→ DOCUMENT EXCERPT
<<<<

Data Fabric MCP Server Settings

This topics describes various configuration settings required for MCP.

Data Fabric MCP Server Settings

The Spark MCP endpoints can operate in two modes, either with impersonation enabled or impersonation disabled.

Impersonation-enabled mode:

Impersonation enabled is the default mode, and is the recommended mode.

In this mode, all Spark sessions are impersonated according to the credentials of the specific user. A separate session gets created for each user, with a default idle time of 30 minutes. As each session reserves cluster resources, the number of concurrent active sessions is limited. You can configure this limit.

Before accessing Spark for the first time, you must call the create_sql_session tool. This tool must also be used to recreate expired sessions.

Impersonation-disabled mode

The impersonation-disabled mode is not a recommended mode, as it carries security risks. In this mode, all users have access to data that is available to the session-user.

>>>>

→ INSTRUCTION 1
Translate this sentence from the Data Fabric MCP settings page into Spanish: "A separate session gets created for each user, with a default idle time of 30 minutes."

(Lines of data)
<<<<

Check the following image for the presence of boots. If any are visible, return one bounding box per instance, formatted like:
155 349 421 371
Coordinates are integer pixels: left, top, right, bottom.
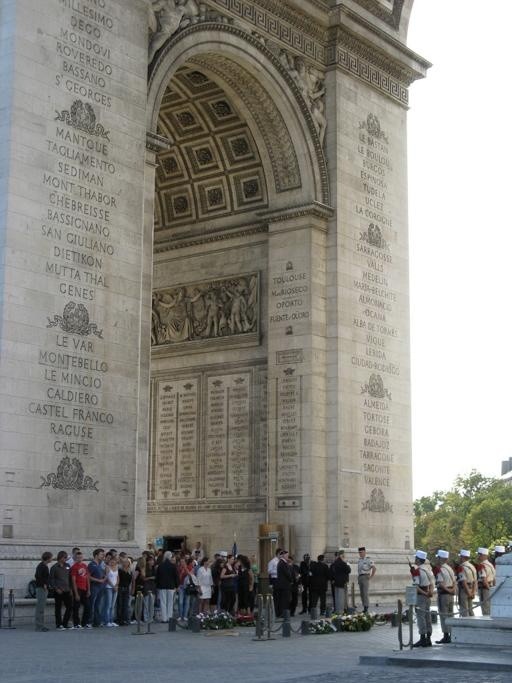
413 631 433 647
436 632 451 643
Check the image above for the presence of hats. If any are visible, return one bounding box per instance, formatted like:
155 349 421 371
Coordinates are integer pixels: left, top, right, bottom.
359 547 365 552
416 546 505 559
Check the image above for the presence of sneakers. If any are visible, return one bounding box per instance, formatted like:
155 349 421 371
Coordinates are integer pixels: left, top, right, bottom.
56 619 136 631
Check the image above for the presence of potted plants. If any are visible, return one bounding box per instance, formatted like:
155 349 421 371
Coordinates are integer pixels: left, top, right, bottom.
372 613 392 625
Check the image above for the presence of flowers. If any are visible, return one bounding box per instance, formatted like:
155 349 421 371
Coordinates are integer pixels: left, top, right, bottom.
236 613 254 624
196 610 236 628
341 612 372 630
309 618 337 634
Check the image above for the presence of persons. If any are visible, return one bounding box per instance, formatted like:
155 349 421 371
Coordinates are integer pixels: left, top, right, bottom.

>>>>

→ INSTRUCTION 2
Put the stretch of the records from the line containing "Check the image above for the presence of potted" through the end of the records into a Markdown table with the columns Row and Record line. Number each line, and leave out any blank lines.

→ EXERCISE SOLUTION 1
Se crea una sesión independiente para cada usuario, con un tiempo de inactividad predeterminado de 30 minutos.

→ EXERCISE SOLUTION 2
| Row | Record line |
|---|---|
| 1 | Check the image above for the presence of potted plants. If any are visible, return one bounding box per instance, formatted like: |
| 2 | 155 349 421 371 |
| 3 | Coordinates are integer pixels: left, top, right, bottom. |
| 4 | 372 613 392 625 |
| 5 | Check the image above for the presence of flowers. If any are visible, return one bounding box per instance, formatted like: |
| 6 | 155 349 421 371 |
| 7 | Coordinates are integer pixels: left, top, right, bottom. |
| 8 | 236 613 254 624 |
| 9 | 196 610 236 628 |
| 10 | 341 612 372 630 |
| 11 | 309 618 337 634 |
| 12 | Check the image above for the presence of persons. If any are visible, return one bounding box per instance, formatted like: |
| 13 | 155 349 421 371 |
| 14 | Coordinates are integer pixels: left, top, right, bottom. |